Social-democratic welfare states like Denmark, Finland, Norway and Sweden no-longer collect censuses, relying instead on the much more accurate and timely data ALREADY COLLECTED by government ministries and departments, which is simply collated electronically. The UK and Germany are also following suit. The census has been obsolete for decades. What the hysterics are really about is CUPE and PSAC losing a big government make-work program. Corporations, grant-chasing social agencies and municipal politicians chasing the next porkbarrel 'infrastructure' project are furious over losing access to reams of taxpayer-subsidized data data that Canadians are forced to fork over, under threat of jail. The Conservatives' move to make the census voluntary was a politically-astute move, since most people despise the census, its bizzare and irrelivant questions, and threats of punishment for non-compliance. Much of the 'data' collected is utter garbage, including the fact that people--surprise!--lie on the forms. Intrusive junk data collection bureaucracies are a public servants' specialty, from the Federal Gun Registry, to Municipal pet licensing and registration. The only problem, here, is that the Tories didn't scrap the census altogether and adopt a Scandanavian-type system. And don't feel sorry for Munir Sheikh--the overpaid pencil-pusher will get his mandated golden handshake severance package and pension.

 

I see our resident Tory troll is still peddling the Harper bullshit.

Quote:

Canada's former chief statistician and one of its internationally renowned economists Saturday described as "shocking" and "ridiculous" the federal government's decision to scrap the mandatory census long form.

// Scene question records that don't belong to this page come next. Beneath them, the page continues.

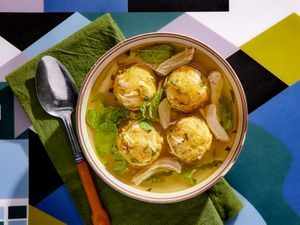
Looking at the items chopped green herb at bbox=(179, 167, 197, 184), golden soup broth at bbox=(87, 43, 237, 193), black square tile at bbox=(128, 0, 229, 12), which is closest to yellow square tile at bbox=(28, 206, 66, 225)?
golden soup broth at bbox=(87, 43, 237, 193)

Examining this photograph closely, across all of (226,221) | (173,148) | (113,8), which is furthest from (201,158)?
(113,8)

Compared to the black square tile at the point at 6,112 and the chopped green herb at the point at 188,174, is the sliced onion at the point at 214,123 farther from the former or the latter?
the black square tile at the point at 6,112

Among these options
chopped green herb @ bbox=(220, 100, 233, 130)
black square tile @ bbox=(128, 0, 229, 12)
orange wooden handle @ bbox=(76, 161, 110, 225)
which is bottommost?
orange wooden handle @ bbox=(76, 161, 110, 225)

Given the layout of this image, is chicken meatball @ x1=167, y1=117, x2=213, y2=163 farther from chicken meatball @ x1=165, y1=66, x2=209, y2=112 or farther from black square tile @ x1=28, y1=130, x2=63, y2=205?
black square tile @ x1=28, y1=130, x2=63, y2=205

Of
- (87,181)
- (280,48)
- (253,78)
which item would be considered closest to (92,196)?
(87,181)

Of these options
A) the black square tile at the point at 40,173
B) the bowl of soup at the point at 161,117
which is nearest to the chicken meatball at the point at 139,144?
the bowl of soup at the point at 161,117
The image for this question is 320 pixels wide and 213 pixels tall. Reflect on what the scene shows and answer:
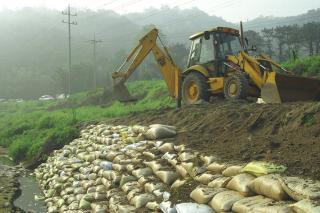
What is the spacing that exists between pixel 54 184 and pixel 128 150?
7.40ft

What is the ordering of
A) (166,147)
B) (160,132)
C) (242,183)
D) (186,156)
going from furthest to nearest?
(160,132), (166,147), (186,156), (242,183)

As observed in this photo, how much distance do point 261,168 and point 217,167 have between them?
2.59 ft

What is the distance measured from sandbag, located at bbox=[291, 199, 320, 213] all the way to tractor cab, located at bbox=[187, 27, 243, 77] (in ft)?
25.1

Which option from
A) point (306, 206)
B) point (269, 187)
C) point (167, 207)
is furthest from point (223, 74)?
point (306, 206)

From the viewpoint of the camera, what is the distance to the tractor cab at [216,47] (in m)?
10.9

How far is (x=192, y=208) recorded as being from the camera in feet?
14.3

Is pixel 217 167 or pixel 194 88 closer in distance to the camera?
pixel 217 167

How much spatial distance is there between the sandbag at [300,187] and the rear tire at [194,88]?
7006mm

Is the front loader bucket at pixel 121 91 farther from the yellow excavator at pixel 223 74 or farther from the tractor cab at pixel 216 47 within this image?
the tractor cab at pixel 216 47

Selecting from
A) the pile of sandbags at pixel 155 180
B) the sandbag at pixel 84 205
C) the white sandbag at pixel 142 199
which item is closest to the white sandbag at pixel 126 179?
the pile of sandbags at pixel 155 180

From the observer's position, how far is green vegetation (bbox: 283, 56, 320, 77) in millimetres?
14320

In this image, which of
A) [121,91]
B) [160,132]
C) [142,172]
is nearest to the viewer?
[142,172]

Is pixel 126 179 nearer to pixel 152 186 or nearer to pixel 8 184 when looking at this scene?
pixel 152 186

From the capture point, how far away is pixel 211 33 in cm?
1100
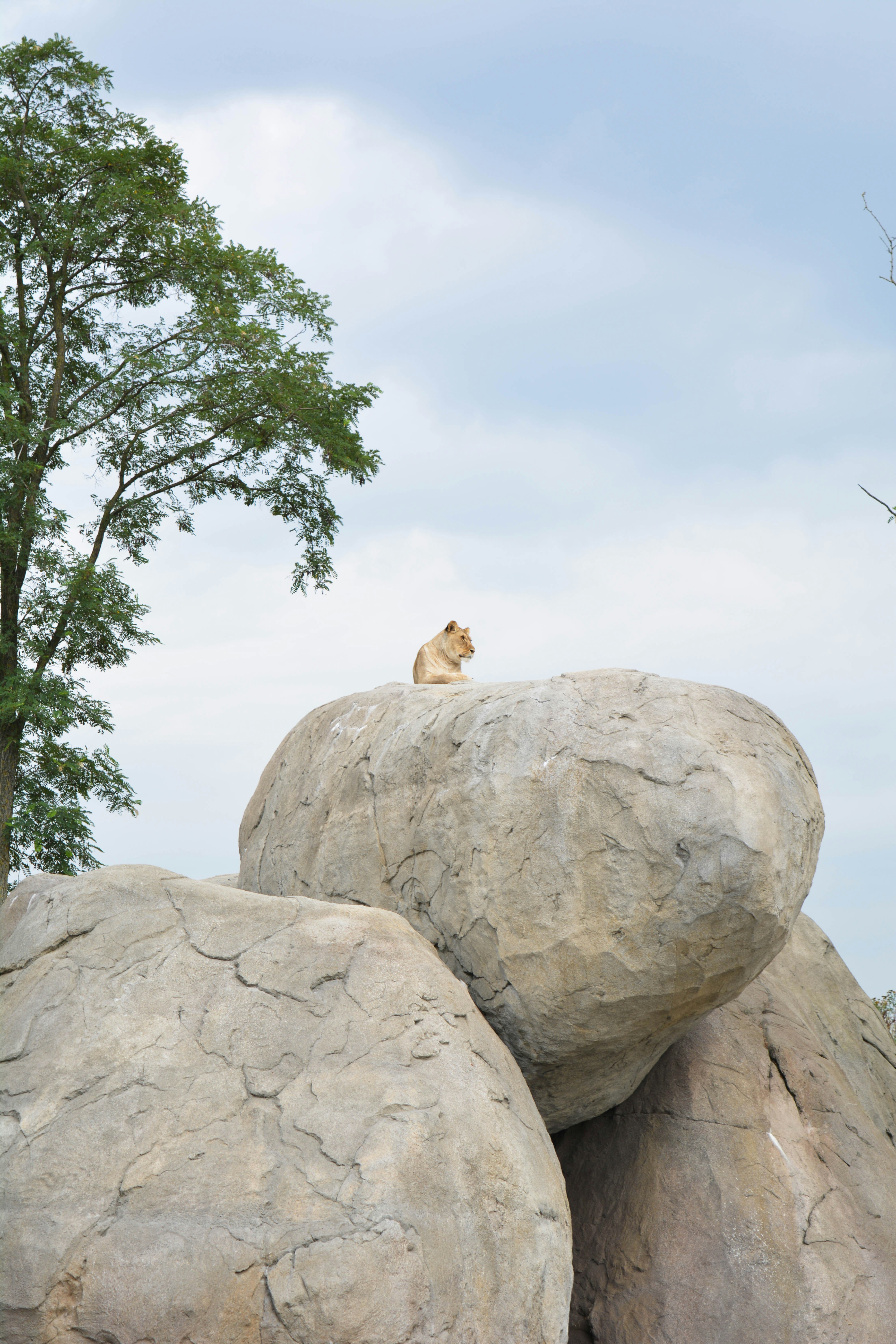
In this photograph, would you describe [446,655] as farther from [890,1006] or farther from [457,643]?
[890,1006]

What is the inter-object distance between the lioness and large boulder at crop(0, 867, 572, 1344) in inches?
113

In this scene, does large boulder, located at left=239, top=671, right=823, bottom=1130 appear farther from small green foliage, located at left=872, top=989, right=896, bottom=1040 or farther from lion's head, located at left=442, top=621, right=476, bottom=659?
small green foliage, located at left=872, top=989, right=896, bottom=1040

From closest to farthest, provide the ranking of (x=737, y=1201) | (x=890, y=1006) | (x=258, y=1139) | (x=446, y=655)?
(x=258, y=1139), (x=737, y=1201), (x=446, y=655), (x=890, y=1006)

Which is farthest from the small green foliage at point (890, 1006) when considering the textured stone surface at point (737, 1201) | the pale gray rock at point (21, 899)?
the pale gray rock at point (21, 899)

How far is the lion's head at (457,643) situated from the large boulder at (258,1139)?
122 inches

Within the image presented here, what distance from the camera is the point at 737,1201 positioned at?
7.51 m

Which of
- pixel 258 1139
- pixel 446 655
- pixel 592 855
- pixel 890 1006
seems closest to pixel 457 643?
pixel 446 655

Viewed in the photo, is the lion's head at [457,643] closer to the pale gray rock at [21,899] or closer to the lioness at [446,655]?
the lioness at [446,655]

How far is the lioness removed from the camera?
358 inches

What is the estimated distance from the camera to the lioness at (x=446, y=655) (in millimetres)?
9094

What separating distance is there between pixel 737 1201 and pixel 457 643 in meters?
4.17

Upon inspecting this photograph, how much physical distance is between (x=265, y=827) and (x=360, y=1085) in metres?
3.25

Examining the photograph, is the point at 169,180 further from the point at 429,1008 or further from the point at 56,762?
the point at 429,1008

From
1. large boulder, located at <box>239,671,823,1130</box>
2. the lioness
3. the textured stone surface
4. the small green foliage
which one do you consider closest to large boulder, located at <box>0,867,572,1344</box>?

"I think it's ridiculous the government would intervene and tell Statistics Canada how to collect its information," Dr. Sylvia Ostry told the Couchiching Conference on public affairs after being presented with an award for public policy leadership.

The Conservative government's action, she said, undermined the global stature of Statistics Canada which has been praised consistently as one of the leading statistics agencies in the world. "The whole thing is shocking," she said.

Dr. Ostry was chief statistician of Canada from 1972 to 1975, and was later deputy minister of consumer and corporate affairs, chair of the Economic Council of Canada, head of the department of economics and statistics of the Organization of Economics Co-operation and Development, deputy minister of international trade, the sherpa for Prime Minister Brian Mulroney at international summits, and a member of the influential Washington-based financial policy body, the Group of Thirty....

Canadian economists have been virtually unanimous in arguing that making the long form voluntary will undermine the reliability of the data used for research and planning by public institutions such as hospitals, governments, businesses and scholars.